The automation push is in the process of being formalized into law. The Modernizing All Veterans and Survivors Claims Processing Act (H.R. 3854) directs the VA to expand the use of systems that can automatically process claims, share information, and generate decision letters.

Building An AI Workforce
The VA has released a comprehensive AI adoption strategy pledging to use automation to reduce backlogs, improve accuracy, and speed up benefit delivery. It explicitly identifies claims processing as one of the areas for AI deployment. Results have been mixed. A 2023 watchdog report from the VA Office of Inspector General found that about 27% of records reviewed contained errors when automation was used to extract medical evidence for claims. In another case, VA automation miscalculated payments regarding certain types of death benefits, leading to underpaid survivors.
Risks And Guardrails
The risk is over-reliance. If adjudicators treat algorithmic outputs as final rather than advisory, errors could spread rapidly. Veterans already face uphill battles appealing denials; appealing an AI-assisted denial could be even harder if the decision logic is opaque.
To mitigate this, the VA maintains an AI Inventory cataloging all current uses of AI across the agency, including claims triage, document processing, and correspondence drafting. It has also established oversight committees to enforce compliance with the White House’s responsible AI guidance.

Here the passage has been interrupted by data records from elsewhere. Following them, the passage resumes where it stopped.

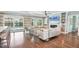 Open living room with modern furnishings, a fireplace, and sliding doors to the pool area at 510 Wedge Ln, Longboat Key, FL 34228
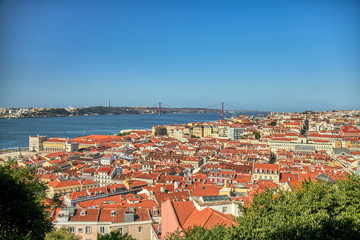 Fototapeta na wymiar Views of Lisboa where you can see the roofs of their houses, Tajo River, April 25 bridge and Cristo Rey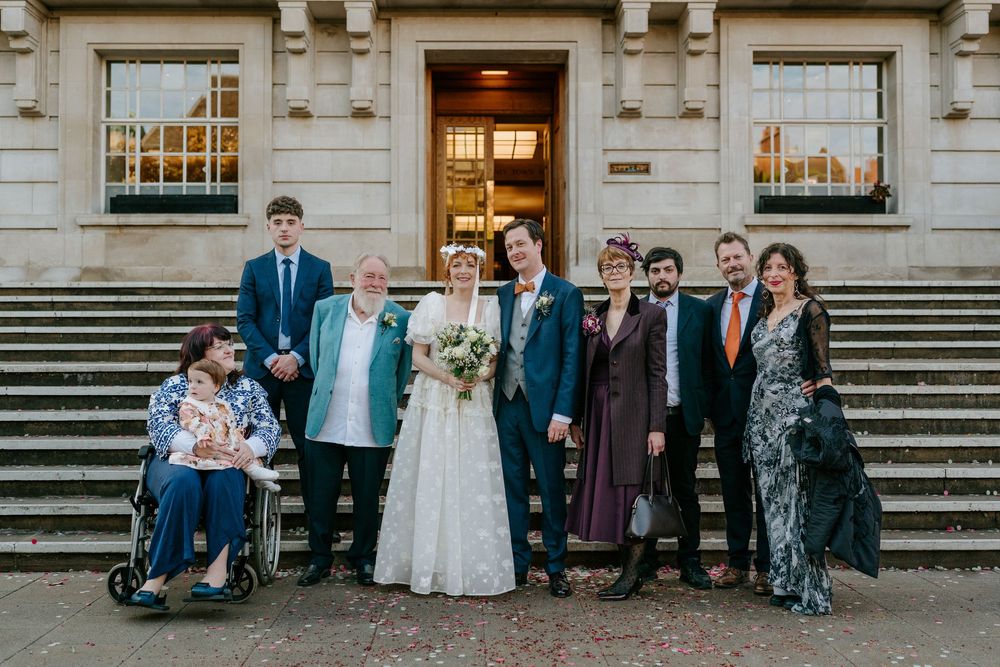 Wedding party group photo on steps outside a building, bride in lace gown with bouquet, groom in teal suit.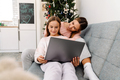White mother and daughter using laptop together while sitting on sofa - PhotoDune Item for Sale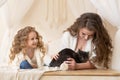 Mom and daughter playing with grey smoky british cat. happy family. mothers Day.  pet adoption. Royalty Free Stock Photo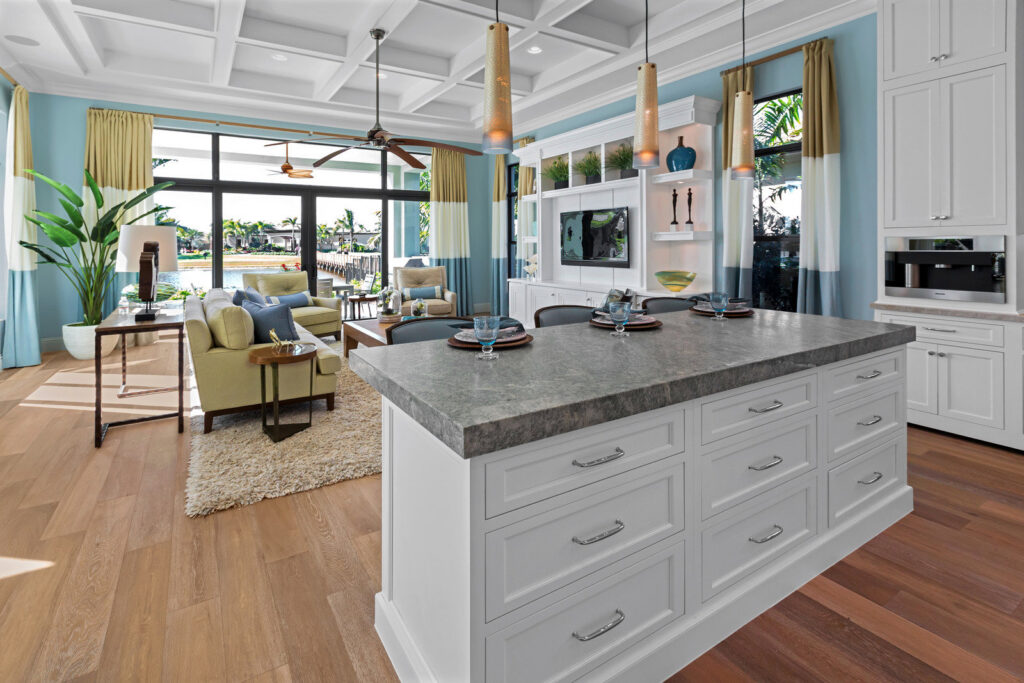 An open-concept living and kitchen area remodel with coffered ceilings by Kornerstone Kitchens in Orlando, FL.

These guardrails are meant to ensure transparency, fairness, and human oversight at every step.
Toward A Hybrid Model
The most likely path forward is a hybrid system in which AI handles intake, classification, and evidence gathering, while human raters retain authority over approvals and denials. Feedback loops, where adjudicators correct misclassifications and those corrections retrain the model, are already in place. Over time, these cycles may reduce error rates and make the system more adaptive.

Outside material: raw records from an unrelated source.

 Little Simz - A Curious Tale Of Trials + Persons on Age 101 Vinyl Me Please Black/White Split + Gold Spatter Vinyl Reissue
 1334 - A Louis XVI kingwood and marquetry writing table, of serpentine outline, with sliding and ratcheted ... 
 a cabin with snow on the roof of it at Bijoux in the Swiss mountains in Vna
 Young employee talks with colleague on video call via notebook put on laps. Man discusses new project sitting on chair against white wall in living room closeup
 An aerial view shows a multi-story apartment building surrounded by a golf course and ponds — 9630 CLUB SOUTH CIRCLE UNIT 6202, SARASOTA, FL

Still, advocates caution that speed cannot come at the expense of fairness. Automation may process thousands of claims in minutes, but if it locks in historic biases or mishandles nuanced evidence, trust in the VA will erode further.
The Stakes
Every claim is a test of the government’s promise to those who served. If AI helps the VA reduce the backlog and deliver faster, fairer outcomes, it could be a breakthrough in restoring that promise. If it entrenches more error or bias, it could create a new kind of bureaucratic nightmare – one where veterans are left appealing not just human mistakes, but machine-made ones.